Zamanımızın yazarlarından Tokat’lı hemşehrimiz Dursun Gürlek de ‘Dersaadet’te Ramazan Akşamları’ kitabında çocukluğumuzun tatlı heyecanı olan ramazanı tüm güzellikleri ve ayrıntıları ile anlatmıştır. Ne hazindir ki Dursun Gürlek gibi birkaç edebiyatçımız dışında günümüz edebiyatçılarında geçmiş yazarların kıvamında derinliğinde ve tadında ramazan yazılarına rastlayamıyoruz. Oysa bu yazılar geçmişten günümüze ve oradan geleceğe aktarılan bir kültür mirasıdırlar. Ayrıca bir şehrin kültür tarihi yazılırken, sosyolojik geçmişi analiz edilirken bu tür yazıların şahitliğine ihtiyaç vardır.
Teknolojinin hayatımızdan çekip aldığı eritip yok ettiği böylece unutulan değerlerin macerasını anlatan samimi sıcak nostaljik yazıları ve geçmişin ramazanlarının güzelliklerini anlatmazsak, yazmazsak yarın torunlarımızın yüreklerini neyle besleyeceğiz.
Geçmişte İstanbul konaklarında ramazan sofralarının kendine has güzelliklerinin anlatıldığı yazıları zevkle okuduk. Bir başka alem imiş o günün ramazanları.
Geçmişin ramazan güzelliklerini tatmış bir nesiliz. Bizler farklı bir iklimde yetiştik. Herkesin birbirine aşina olduğu küçük bir ilçede büyüdük. Dede nine sıcaklığını duyduğumuz kalabalık ailelerde yaşadık çocukluk ramazanlarını. O evleri orada geçen günleri ve içinde yaşananları hasretle anıyoruz. Sanki bir şeyleri o evlerde bıraktık. Şimdilerde çocukluğumuzun sokağından geçerken bir yabancı gibi kalmanın hüznünü yaşıyoruz. Çünkü çocukluğumuzun kerpiç evlerinin sokağında renk renk apartmanlar yükselmiş, o sokakta oyunla geçirdiğimiz saadetli zamanlardan geçmiş zaman kokulu hiçbir şey kalmamış. Nine dede çoktan gitmiş, anne baba yok. Komşular kaybolmuş ve artık biz o sokağın çocukları olmaktan çoktan çıkmışız. Evet zaman geçiyor, ömürler tükeniyor. Hayatı beraber paylaştığımız dostlar, arkadaşlar, tanıdıklar bir bir ebedi yurda göç ediyorlar.

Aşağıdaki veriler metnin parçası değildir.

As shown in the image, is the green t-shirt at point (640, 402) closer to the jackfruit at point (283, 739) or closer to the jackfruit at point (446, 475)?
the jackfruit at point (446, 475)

Çocukluğumuzun ramazanlarından gözümün önüne ilk gelenler ramazan topu ve ramazan davuludur. İlçemizin iftar topu Taşova’ya hakim bir tepeden atılıyordu. Top iftardan saatler önce çöpçü Hüseyin dayı tarafından patlamaya hazır hale getirilir sonra minarelerde ışıkların yanması ve ezanların okunmaya başlamasıyla patlatılır ve oruçlar açılırdı. Topun hazırlandığı alan çocukların oyun sahası gibiydi. Buraya gelen çocuklar topun nasıl hazırlandığını merakla izlerler bir yandan da dik yokuştan kayarak eğlenirlerdi.

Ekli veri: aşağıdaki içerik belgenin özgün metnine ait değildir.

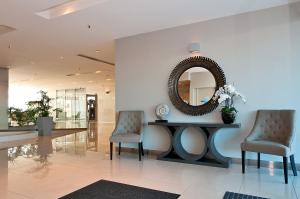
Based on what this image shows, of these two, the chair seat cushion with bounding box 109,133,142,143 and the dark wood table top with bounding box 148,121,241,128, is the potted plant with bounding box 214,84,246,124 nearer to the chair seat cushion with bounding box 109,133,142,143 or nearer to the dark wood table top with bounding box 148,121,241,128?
the dark wood table top with bounding box 148,121,241,128

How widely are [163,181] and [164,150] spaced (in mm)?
1631

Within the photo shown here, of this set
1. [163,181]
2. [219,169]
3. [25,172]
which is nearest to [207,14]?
[219,169]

Ramazan davulu ise bir ramazan şenliğiydi. Gecenin sessizliğinde gümbür gümbür davul sesi ve Mocuk Kemal’in zurnasıyla sokakları tek tek dolaşarak insanları sahura kaldırması ve de bazı sokaklarda kendini sokağa atıp davulun peşine takılan çocuklar ayrıca rahmetle anıyoruz Kara İrfan gibi bazı evlerin önünde davulcuyu durdurup çalınan oyun havasıyla oynayarak bu eğlenceyi paylaşanlar aklımızda kalan ramazan güzelliklerindendi.
Yine 80 öncesinin o karanlık bölünmüşlük günlerinde Mocuk Kemal sağcıların mahallesinde ‘Genç Osman’ı’, solcuların mahallesinde ‘Memet Emmi’ yi çalarak geçermiş. Bazen de sokakları karıştırıp farklı havalar çalan Mocuk Kemal’i davulcu uyarırmış: ‘Kemal Memet emmiye dön Fazlı’nın sokağından geçiyok’.
2023’ün ramazanını güneydoğuda 11 vilayetimizde yaşanan deprem felaketinin acıları nedeniyle ramazan davulunun güzelliğinden mahrum olarak geçiyoruz yine bu yılın ramazanı seçimin konuşulduğu seçim havasına girildiği bir ay olacak. Bu münasebetle bu ayda ramazan açlığını sevgi ve hoşgörüyle giderip, tatlı yeyip tatlı konuşuruz özellikle de politikacılarımız bu inceliğe dikkat ederler inşallah.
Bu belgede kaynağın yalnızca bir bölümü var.